Problem to solve
Make a verbatim copy of the entries below; pictures stay out.
Top of Provided material
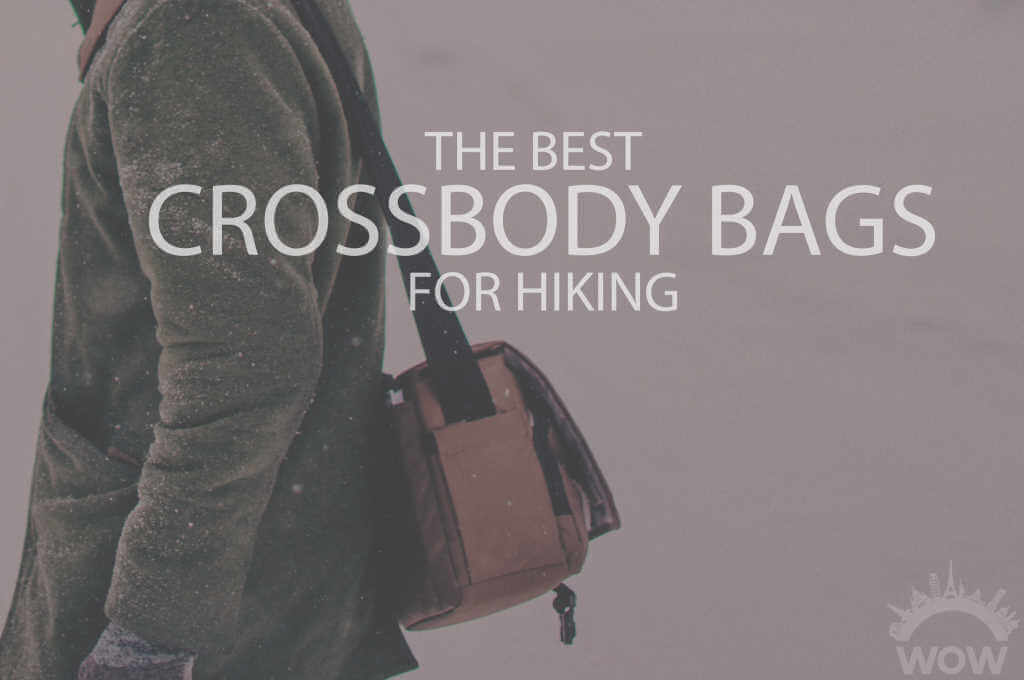 13 Best Crossbody Bags for Hiking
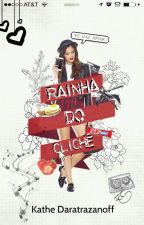 Rainha do Clichê by kathe_lyn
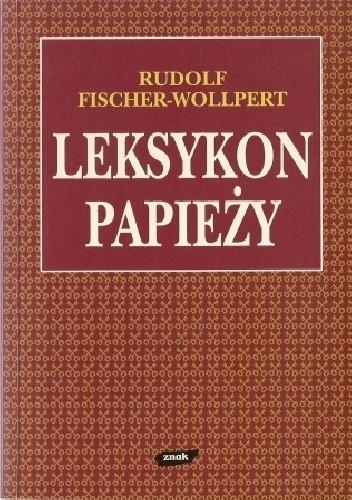 Okładka książki Leksykon papieży Rudolf Fischer-Wollpert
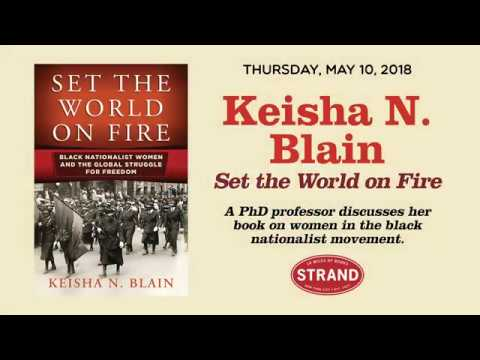 Keisha N. Blain: Set the World on Fire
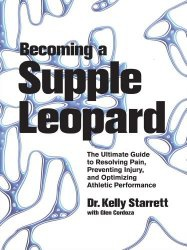 Книга Becoming a Supple Leopard: The Ultimate Guide to Resolving Pain, Preventing Injury, and Optimizing Athletic Performance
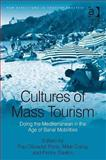 Doing Tourism : Cultures of Mediterranean Mass Tourism, Pau Obrador Pons, Mike Crang, Penny Travlou, 0754672131
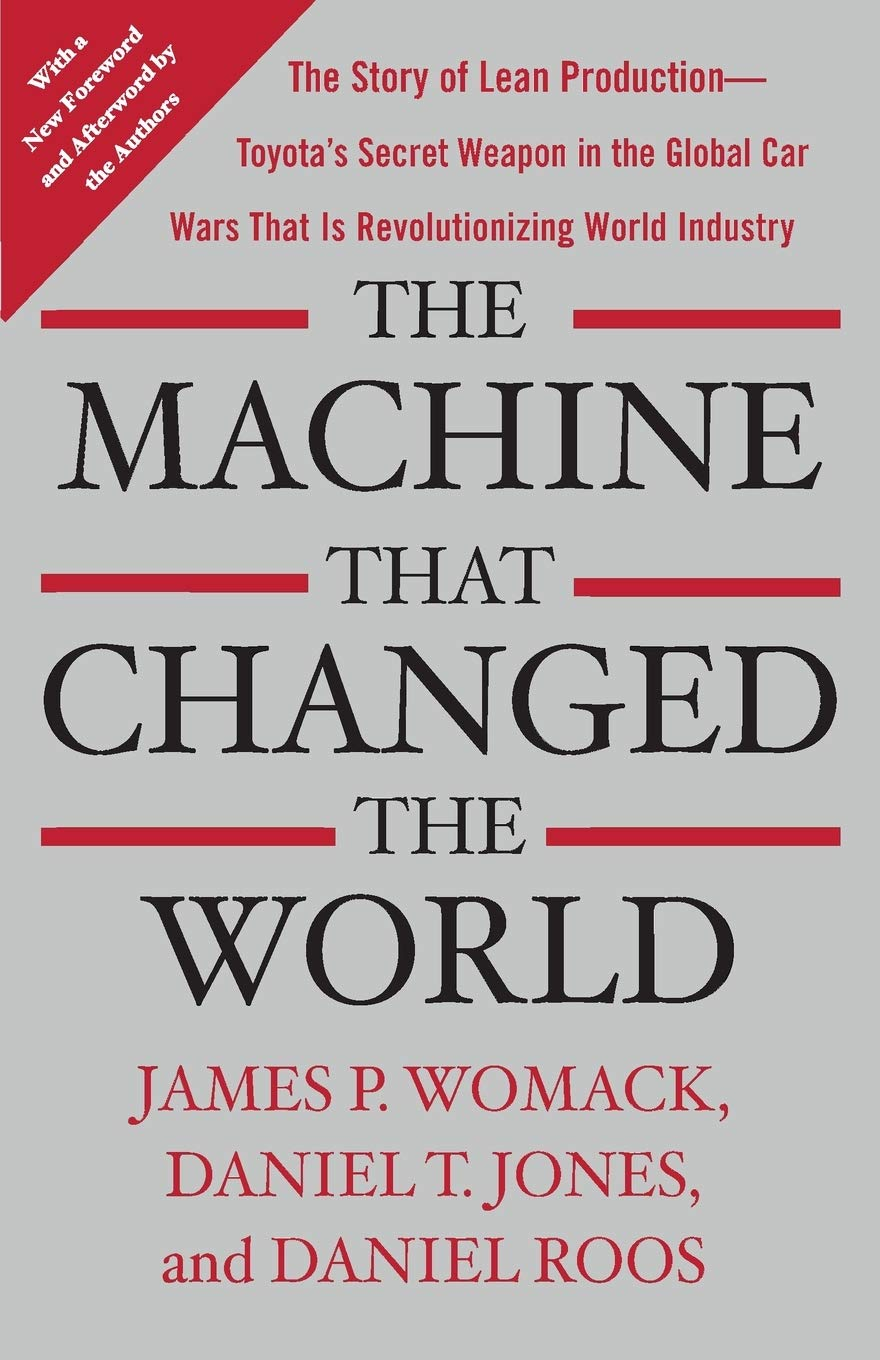 Download The Machine That Changed The World: The Story Of Lean Production-- Toyota's Secret Weapon In The Global Car Wars That Is N...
Bottom of Provided material
Exercise result
 13 Best Crossbody Bags for Hiking
 Rainha do Clichê by kathe_lyn
 Okładka książki Leksykon papieży Rudolf Fischer-Wollpert
 Keisha N. Blain: Set the World on Fire
 Книга Becoming a Supple Leopard: The Ultimate Guide to Resolving Pain, Preventing Injury, and Optimizing Athletic Performance
 Doing Tourism : Cultures of Mediterranean Mass Tourism, Pau Obrador Pons, Mike Crang, Penny Travlou, 0754672131
 Download The Machine That Changed The World: The Story Of Lean Production-- Toyota's Secret Weapon In The Global Car Wars That Is N...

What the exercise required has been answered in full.